(Given task A):
Answer these questions from the shell symbol table excerpt:
(i) What value of the level field marks the global symbol table?
(ii) How many entries can the symbol table stack hold, according to the value given for MAX_SYMTAB?
(iii) In init_symtab, what value is assigned to symtab_stack.symtab_count?
--- BEGIN Document extract ---
The zeroth symbol table will be the global table, in which we'll define our global variables (the ones that are accessible to the shell, and all functions and scripts executed by it).
Symbol tables number one and above are the local tables, in which we'll define our local variables (the ones that are only accessible to the shell function or script in which they were declared). By cascading symbol tables in this way, we are effectively implementing variable scoping.
Our
struct symtab_s
structure contains the following fields:
  • level
    => 0 for the global symbol table, 1 and above for local symbol tables.
  • first
    ,
    last
    => pointers to the first and last entries in the table's linked list, respectively.
Now to be able to cascade symbol tables as we discussed above, we need to define and implement a symbol table stack. A stack is a Last-In-First-Out, or LIFO, data structure, in which the last item added (or pushed) is the first item removed (or popped). The
struct symtab_stack_s
structure represents our symbol table stack. The structure contains the following fields:
  • symtab_count
    => the number of symbol tables currently on the stack.
  • symtab_list
    => an array of pointers to the stack's symbol tables. The zeroth item points to the global symbol table, and the
    symtab_count-1
    item points to the last (or local) symbol table. The stack can hold up to
    MAX_SYMTAB
    entries, which we defined at the beginning of the header file to be 256.
  • global_symtab
    ,
    local_symtab
    => pointers to the global and local symbol tables, respectively (for ease of access).
We'll implement the stack later in this lesson. For now, we'll start by writing the functions we'll need to work with symbol tables.

Symbol Table Functions

Create the
symtab.c
file (in the
symtab
subdirectory) and start by adding the following code:
#include <stdlib.h>
#include <stdio.h>
#include <string.h>
#include "../shell.h"
#include "../node.h"
#include "../parser.h"
#include "symtab.h"


struct symtab_stack_s symtab_stack;
int    symtab_level;


void init_symtab(void)
{
    symtab_stack.symtab_count = 1;
    symtab_level = 0;

    struct symtab_s *global_symtab = malloc(sizeof(struct symtab_s));

    if(!global_symtab)
    {
        fprintf(stderr, "fatal error: no memory for global symbol table\n");
        exit(EXIT_FAILURE);
    }

    memset(global_symtab, 0, sizeof(struct symtab_s));
    symtab_stack.global_symtab  = global_symtab;
    symtab_stack.local_symtab   = global_symtab;
    symtab_stack.symtab_list[0] = global_symtab;
    global_symtab->level        = 0;
}
First, we have two global variables:
  • symtab_stack
    => pointer to our symbol table stack (we only need one stack per shell).
  • symtab_level
    => our current level in the stack (0 if we're working with the global symbol table, non-zero otherwise).
--- END Document extract ---
(Given task B):
Pull out every line in the rows below that contains the string "pier".
--- BEGIN Supplied material ---
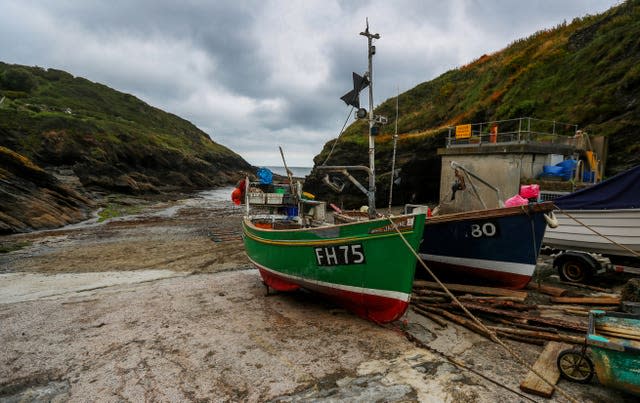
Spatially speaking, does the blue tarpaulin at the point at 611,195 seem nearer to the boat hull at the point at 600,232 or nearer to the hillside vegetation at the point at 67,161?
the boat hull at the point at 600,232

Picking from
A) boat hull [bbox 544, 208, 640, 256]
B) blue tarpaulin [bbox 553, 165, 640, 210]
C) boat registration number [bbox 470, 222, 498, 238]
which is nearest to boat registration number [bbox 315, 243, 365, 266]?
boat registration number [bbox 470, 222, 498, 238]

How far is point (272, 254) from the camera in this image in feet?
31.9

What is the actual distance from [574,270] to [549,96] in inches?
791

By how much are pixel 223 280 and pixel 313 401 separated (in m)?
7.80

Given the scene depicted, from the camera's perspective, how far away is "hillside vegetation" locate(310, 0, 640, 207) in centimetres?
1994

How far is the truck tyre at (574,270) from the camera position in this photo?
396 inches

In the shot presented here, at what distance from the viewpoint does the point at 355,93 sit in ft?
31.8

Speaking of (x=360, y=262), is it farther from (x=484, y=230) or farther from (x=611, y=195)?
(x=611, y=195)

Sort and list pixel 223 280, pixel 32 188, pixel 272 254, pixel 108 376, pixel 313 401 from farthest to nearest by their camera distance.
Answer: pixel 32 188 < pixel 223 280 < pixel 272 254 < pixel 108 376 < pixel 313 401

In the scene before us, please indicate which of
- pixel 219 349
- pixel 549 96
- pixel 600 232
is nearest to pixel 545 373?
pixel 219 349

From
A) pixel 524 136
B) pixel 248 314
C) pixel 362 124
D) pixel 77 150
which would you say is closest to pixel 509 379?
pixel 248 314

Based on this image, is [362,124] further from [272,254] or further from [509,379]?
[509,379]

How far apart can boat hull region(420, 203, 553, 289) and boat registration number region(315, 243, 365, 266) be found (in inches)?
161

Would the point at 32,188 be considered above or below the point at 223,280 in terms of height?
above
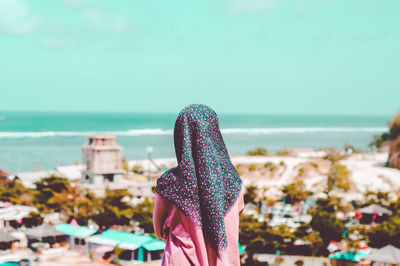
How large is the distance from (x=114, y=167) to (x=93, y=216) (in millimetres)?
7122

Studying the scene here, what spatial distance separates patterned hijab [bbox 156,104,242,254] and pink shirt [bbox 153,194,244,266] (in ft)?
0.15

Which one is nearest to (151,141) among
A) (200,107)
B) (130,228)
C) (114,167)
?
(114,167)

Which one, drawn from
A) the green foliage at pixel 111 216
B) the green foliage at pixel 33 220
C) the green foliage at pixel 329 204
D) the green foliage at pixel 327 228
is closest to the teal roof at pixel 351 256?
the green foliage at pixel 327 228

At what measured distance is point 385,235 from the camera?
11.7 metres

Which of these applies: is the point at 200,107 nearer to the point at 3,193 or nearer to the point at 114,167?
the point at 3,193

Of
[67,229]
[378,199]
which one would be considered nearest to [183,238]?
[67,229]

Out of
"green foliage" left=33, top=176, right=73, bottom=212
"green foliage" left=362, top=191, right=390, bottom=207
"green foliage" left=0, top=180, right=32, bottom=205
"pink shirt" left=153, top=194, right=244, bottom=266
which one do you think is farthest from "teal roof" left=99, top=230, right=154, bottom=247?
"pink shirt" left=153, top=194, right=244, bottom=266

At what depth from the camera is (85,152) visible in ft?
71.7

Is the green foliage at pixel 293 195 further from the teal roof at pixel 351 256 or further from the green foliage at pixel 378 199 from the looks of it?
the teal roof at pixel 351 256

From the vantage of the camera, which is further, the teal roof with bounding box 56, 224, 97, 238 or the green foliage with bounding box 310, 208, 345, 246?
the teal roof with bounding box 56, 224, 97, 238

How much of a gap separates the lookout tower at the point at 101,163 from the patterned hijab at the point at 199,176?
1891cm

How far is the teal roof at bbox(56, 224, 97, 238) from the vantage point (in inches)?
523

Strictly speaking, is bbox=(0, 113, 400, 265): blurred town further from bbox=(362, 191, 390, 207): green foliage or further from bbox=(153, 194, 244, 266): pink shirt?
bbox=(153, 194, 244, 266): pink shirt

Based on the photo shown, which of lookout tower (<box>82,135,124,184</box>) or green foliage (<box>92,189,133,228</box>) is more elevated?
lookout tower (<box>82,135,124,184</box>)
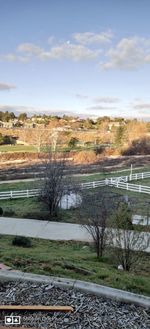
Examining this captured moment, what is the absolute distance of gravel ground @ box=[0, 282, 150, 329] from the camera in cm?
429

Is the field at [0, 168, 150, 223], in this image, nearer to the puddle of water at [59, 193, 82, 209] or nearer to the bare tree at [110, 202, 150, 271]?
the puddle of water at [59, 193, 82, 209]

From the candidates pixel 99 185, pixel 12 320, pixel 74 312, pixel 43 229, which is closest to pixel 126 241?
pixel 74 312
--- END Supplied material ---
--- BEGIN Supplied material ---
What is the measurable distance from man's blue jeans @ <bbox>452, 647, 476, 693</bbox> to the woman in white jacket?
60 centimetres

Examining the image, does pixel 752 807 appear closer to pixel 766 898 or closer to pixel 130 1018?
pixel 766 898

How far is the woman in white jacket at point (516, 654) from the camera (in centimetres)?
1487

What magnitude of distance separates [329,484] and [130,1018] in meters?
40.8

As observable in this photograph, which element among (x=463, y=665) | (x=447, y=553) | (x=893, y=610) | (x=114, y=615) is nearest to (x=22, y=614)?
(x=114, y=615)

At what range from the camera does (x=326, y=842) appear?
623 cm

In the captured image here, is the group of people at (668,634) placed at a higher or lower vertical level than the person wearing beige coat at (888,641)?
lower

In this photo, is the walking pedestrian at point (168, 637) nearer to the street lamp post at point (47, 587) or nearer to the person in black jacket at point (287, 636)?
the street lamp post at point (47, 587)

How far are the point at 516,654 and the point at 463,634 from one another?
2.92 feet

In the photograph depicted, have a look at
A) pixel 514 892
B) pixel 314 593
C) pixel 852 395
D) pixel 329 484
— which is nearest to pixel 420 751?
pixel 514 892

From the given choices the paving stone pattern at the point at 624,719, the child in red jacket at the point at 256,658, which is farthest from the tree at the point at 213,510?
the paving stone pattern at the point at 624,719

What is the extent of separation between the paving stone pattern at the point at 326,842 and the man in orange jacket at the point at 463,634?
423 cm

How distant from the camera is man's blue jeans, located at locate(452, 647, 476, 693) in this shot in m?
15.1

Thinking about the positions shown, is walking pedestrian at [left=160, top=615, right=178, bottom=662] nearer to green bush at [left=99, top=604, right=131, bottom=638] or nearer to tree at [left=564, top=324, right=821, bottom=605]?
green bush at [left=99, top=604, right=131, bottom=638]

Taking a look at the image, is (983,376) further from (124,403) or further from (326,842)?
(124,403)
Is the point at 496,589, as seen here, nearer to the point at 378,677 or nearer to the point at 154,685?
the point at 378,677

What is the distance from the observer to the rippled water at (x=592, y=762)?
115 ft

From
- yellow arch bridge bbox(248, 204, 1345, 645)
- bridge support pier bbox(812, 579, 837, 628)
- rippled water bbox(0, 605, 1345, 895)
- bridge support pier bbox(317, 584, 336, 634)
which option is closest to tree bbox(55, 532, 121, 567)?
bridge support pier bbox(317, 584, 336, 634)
--- END Supplied material ---
(Correct output A):
(i) 0
(ii) 256
(iii) 1

(Correct output B):
- bridge support pier bbox(812, 579, 837, 628)
- bridge support pier bbox(317, 584, 336, 634)
bridge support pier bbox(317, 584, 336, 634)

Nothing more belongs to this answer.